=== SELECTED EXCERPT ===

"The municipal early childhood programs of Reggio Emilia, Italy, have created an educational reality that many other educators strive to achieve. A 1991 Newsweek article identified the programs in Reggio Emilia as the best early childhood programs in the world" (J. Wurm; Working in the Reggio Way (2005)
In learning about Reggio inspired programs I found a love for the community feeling and group participation that lends itself to the philosophy. Reggio Inspred programs focus on the vision of the child, space and environment, the organization of time, Progettazione (planning), observation and documentation and families.
As I work in my preschool program I try to keep all of these things in mind when I design activities. One such activity developed recently while we were on a walk. Together we found an interesting branch on the ground. We talked about it and decided to bring it back to the centre as a group and create something with it. It was decided we would paint it outdoors.
The children were excited to create their nature art and chatted together as to what we should do with it when it dried.

===

**SHORT PROBLEM**: Can you take the piece on Reggio-inspired preschool teaching further, picking up right after its final sentence?

=== LISTED RECORDS ===

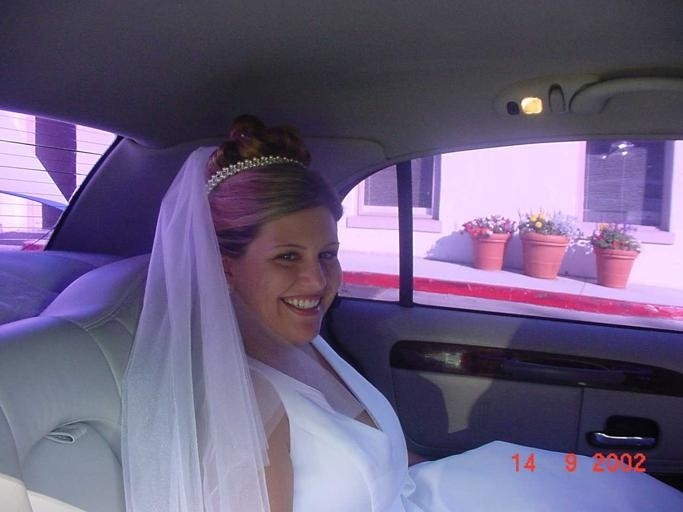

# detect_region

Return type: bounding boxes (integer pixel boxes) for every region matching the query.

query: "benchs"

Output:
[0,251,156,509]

===
=== LISTED RECORDS ===

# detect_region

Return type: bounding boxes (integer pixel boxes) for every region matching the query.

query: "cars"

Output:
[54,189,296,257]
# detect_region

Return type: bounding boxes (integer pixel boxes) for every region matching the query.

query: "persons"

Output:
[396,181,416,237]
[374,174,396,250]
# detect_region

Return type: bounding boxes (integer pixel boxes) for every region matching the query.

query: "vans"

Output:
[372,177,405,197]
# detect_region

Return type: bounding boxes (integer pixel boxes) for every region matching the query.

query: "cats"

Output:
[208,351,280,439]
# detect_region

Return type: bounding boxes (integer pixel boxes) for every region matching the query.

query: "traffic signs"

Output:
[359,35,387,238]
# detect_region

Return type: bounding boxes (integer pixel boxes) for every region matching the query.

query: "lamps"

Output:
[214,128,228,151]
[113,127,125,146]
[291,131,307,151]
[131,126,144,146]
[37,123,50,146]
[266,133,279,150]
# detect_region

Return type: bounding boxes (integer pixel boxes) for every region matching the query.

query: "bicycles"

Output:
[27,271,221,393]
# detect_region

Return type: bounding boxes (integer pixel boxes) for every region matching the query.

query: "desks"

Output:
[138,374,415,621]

===
=== LISTED RECORDS ===

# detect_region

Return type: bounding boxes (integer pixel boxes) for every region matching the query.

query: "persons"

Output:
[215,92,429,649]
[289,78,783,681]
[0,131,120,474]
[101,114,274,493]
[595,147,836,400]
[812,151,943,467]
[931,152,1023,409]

===

**REPLY**:
No instructions were given and the children could come and go from this activity as much as they wanted over a long period of time.
The children's nature art. It is beautiful and full the vision of the children.
Once it was dry we decided to extend the project by hanging the branch in our room and then having the opportunity for the children to continue to work on the project by adding hanging things on the branch over time.
What makes this a Reggio Inspired activity is that the children were seen as capable and given the opportunity to influence the planning and the outcome of the activity. They were also give a long time frame to participate and come and go as they wished allowing each to child to participate in a way that fully supported their needs.
"In Reggio the child is viewed as strong, powerful, rich in potential, driven by the power or wanting to grow and nurtured by adults who take this drive towards growth seriously." (J. Wurm, Working in the Reggio Way. (2015))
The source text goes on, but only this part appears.